* MATERIAL TO PROCESS *
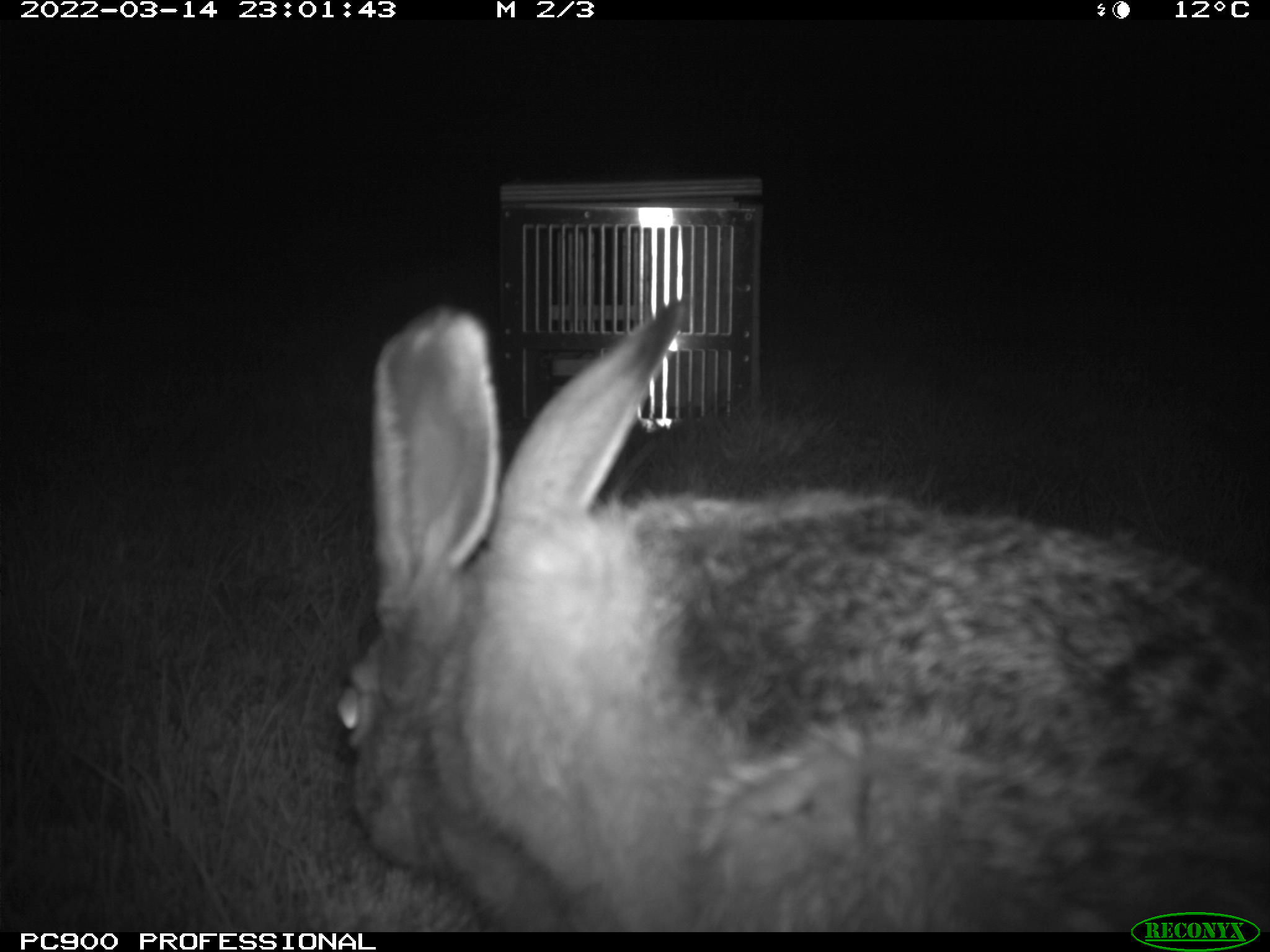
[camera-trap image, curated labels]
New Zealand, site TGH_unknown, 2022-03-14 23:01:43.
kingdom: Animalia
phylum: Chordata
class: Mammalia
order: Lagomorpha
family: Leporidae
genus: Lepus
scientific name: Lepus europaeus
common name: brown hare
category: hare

--

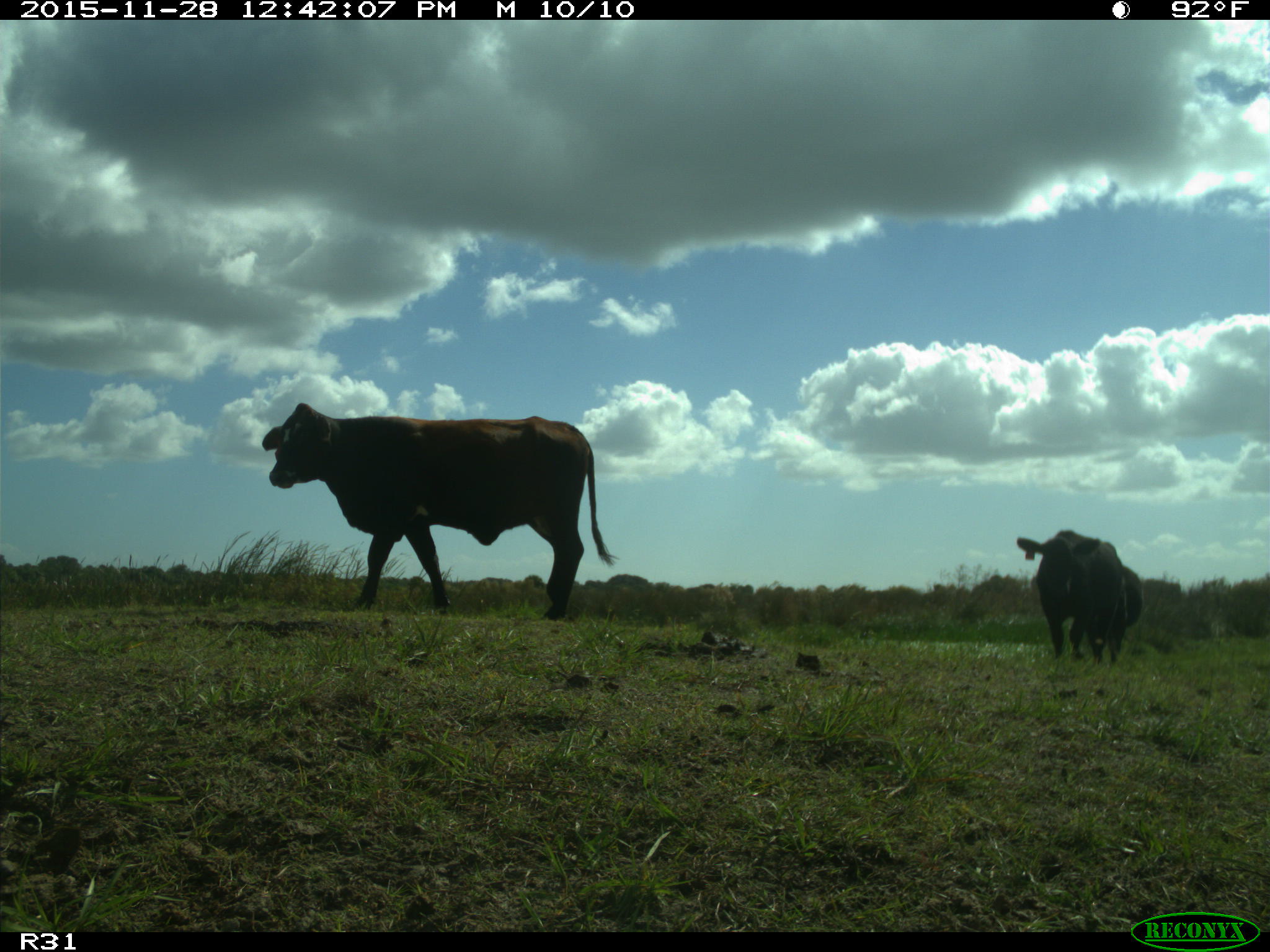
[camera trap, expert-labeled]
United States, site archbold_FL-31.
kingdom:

* HOW TO COMPLETE THIS TASK *
All lines in the data above from the one with "New Zealand, site" through the one with "category: hare" must be repeated exactly, and no others.

* FINAL ANSWER *
New Zealand, site TGH_unknown, 2022-03-14 23:01:43.
kingdom: Animalia
phylum: Chordata
class: Mammalia
order: Lagomorpha
family: Leporidae
genus: Lepus
scientific name: Lepus europaeus
common name: brown hare
category: hare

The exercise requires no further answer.